Alan Fairbairn

Personal information
- Nationality: British (English)
- Born: 25 January 1923 Winchmore Hill, England
- Died: 7 March 2005 (aged 82) Enfield, London, England

Sport
- Sport: Cricket / Squash
- Club: Middlesex CCC

Medal record
British Amateur Championships
| Gold medal – first place | 1952/1953 | singles |
| Gold medal – first place | 1953/1954 | singles |

= Alan Fairbairn =

English cricketer

Alan Fairbairn (25 January 1923 – 7 March 2005) was an English cricketer and squash player.

== Early life ==
Born in Winchmore Hill, Middlesex, he played club cricket for Southgate and also first-class cricket for Middlesex.

== Cricket career ==
He played in 21 matches as a left-handed batsman (1947–1951).

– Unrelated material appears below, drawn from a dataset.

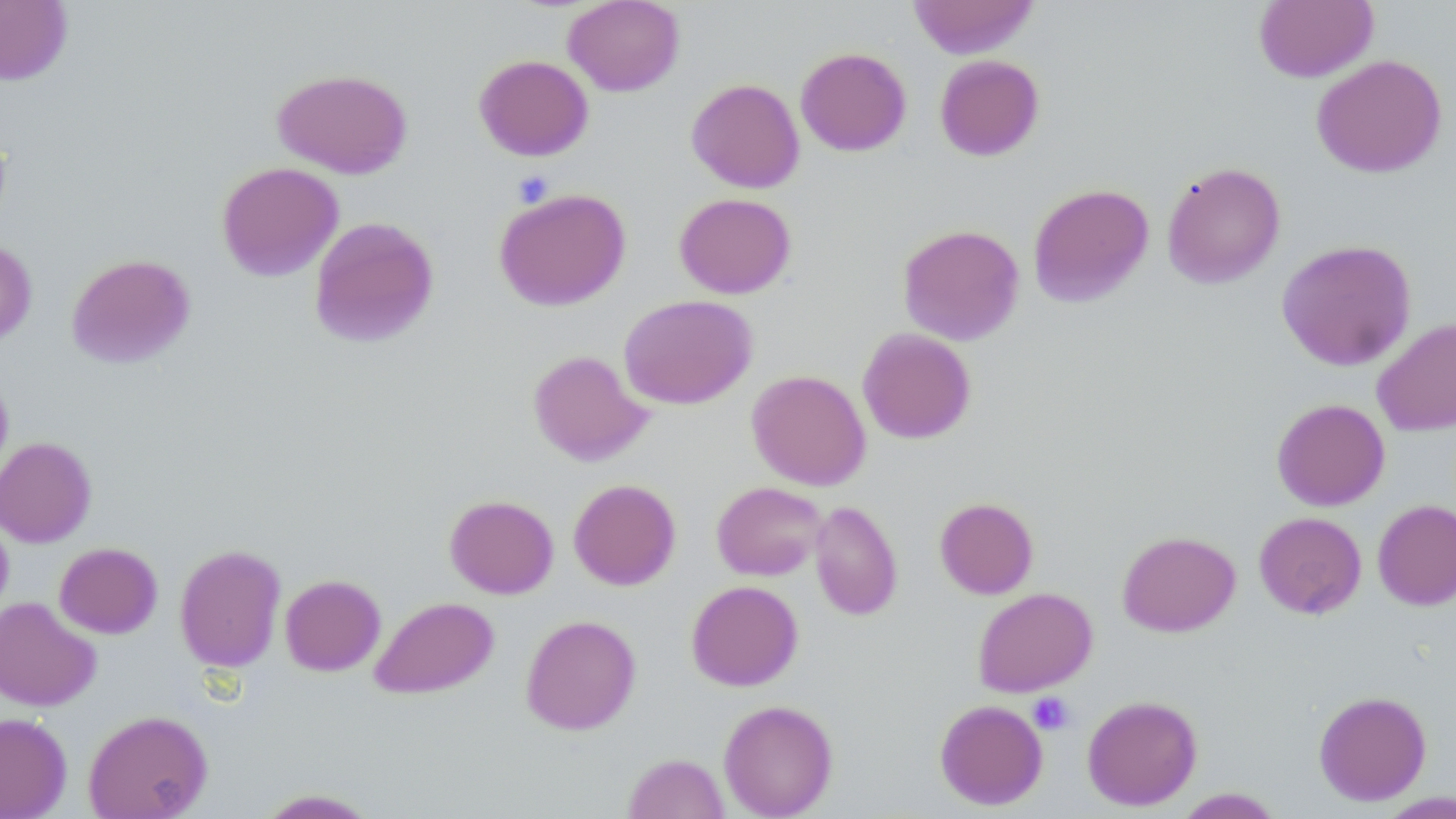

Approximate bounding boxes as (x1,y1)-(x2,y2) corner pairs in pixels. Platelet locations: (511,170)-(554,208), (1028,692)-(1075,735). Uninfected red blood cell locations: (0,0)-(72,86), (563,0)-(684,96), (907,0)-(1039,59), (1254,1)-(1378,82), (795,47)-(911,156), (474,54)-(594,160), (1311,54)-(1447,178), (935,55)-(1044,161), (272,68)-(413,178), (686,78)-(805,193), (216,161)-(343,281), (1162,161)-(1286,288), (1027,183)-(1154,308), (493,187)-(631,311), (674,192)-(796,298), (308,216)-(439,348), (897,223)-(1024,345), (1276,238)-(1417,371), (0,240)-(37,349), (65,253)-(195,369), (619,294)-(757,409), (1372,317)-(1456,436), (858,327)-(976,444), (528,349)-(654,466), (0,370)-(14,489), (746,370)-(871,490), (1271,398)-(1390,510), (0,436)-(97,547), (568,478)-(681,590), (711,481)-(827,581), (444,494)-(559,598), (935,497)-(1038,599), (1373,499)-(1456,610), (810,500)-(903,620), (0,511)-(14,621), (1254,512)-(1367,619), (1117,530)-(1241,636), (54,542)-(163,638), (174,543)-(286,673), (280,574)-(386,676), (686,580)-(803,691), (972,587)-(1097,696), (369,595)-(499,699), (0,597)-(101,710), (520,614)-(641,735), (1313,690)-(1432,805), (1082,694)-(1202,811), (934,699)-(1048,810), (718,700)-(838,818), (83,709)-(213,819), (0,712)-(72,819), (623,752)-(729,818), (254,788)-(381,818), (1173,788)-(1284,818), (1377,791)-(1456,817). Slide-level diagnosis: negative for blood parasites. Thin blood film. Single field of view. May-Grünwald-Giemsa-stained preparation. 1000x magnification. Image is 1456×819 pixels. Optical microscopy.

Fairbairn was awarded his county cap in 1947 when he was a member of the Middlesex team that won the County Championship. He scored 776 runs in first-class cricket with a highest score of 110 not out, one of two centuries.

== Squash career ==
Fairbairn was a champion squash player, winning the British Amateur Squash Championships during the 1952/1953 and 1953/1954 seasons.

== Personal life and death ==
Fairbairn was a solicitor by profession. He died in Enfield, Middlesex on 7 March 2005 aged 82.